Jake Chartier wasn’t in a hurry, not on these roads.

First, no paved roads existed in the unincorporated Big Twenty Township. Second, any traffic Jake might encounter would outweigh him by a few tons. A log truck would win any argument, even unloaded. The logging companies did a decent job maintaining the roads, but blind corners and hills sometimes hid oncoming trucks using more than their share of them. Jake monitored Multi-Use Radio Service channels while driving on them and announced his location when necessary.

Estcourt Road crossed Wildcat Brook, signaling that the last major turn before the US border station lay ahead. Jake took that right onto Old Border Street, leading him behind the old, burned-out gas station and abandoned US Post Office. From there, a path through the tall grass behind people’s backyards led to his grandparents’ old house – now his ‘camp.’
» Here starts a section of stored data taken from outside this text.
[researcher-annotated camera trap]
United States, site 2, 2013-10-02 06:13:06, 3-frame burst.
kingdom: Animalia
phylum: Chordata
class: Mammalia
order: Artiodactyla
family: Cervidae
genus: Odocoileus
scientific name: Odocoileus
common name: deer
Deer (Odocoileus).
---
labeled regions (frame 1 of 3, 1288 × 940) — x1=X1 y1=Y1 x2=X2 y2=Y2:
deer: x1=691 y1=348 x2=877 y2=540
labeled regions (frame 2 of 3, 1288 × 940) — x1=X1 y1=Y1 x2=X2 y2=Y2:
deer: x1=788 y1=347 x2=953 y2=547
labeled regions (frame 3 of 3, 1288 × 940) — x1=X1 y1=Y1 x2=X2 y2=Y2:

Estcourt Station, Maine, is a curious mistake. Once part of the larger French Canadian village of Saint-Pierre d’Estcourt, Québéc (which is now part of the Town of Pohénégamook), a border survey during the nineteenth century revealed some of the houses on Rue de la Frontière straddled the border or were even totally in the United States. Until the late twentieth century, residents mostly ignored the international boundary. Instead, they acted like a merged town, mimicking the more famous Bebbe Plain and Derby Line in Vermont.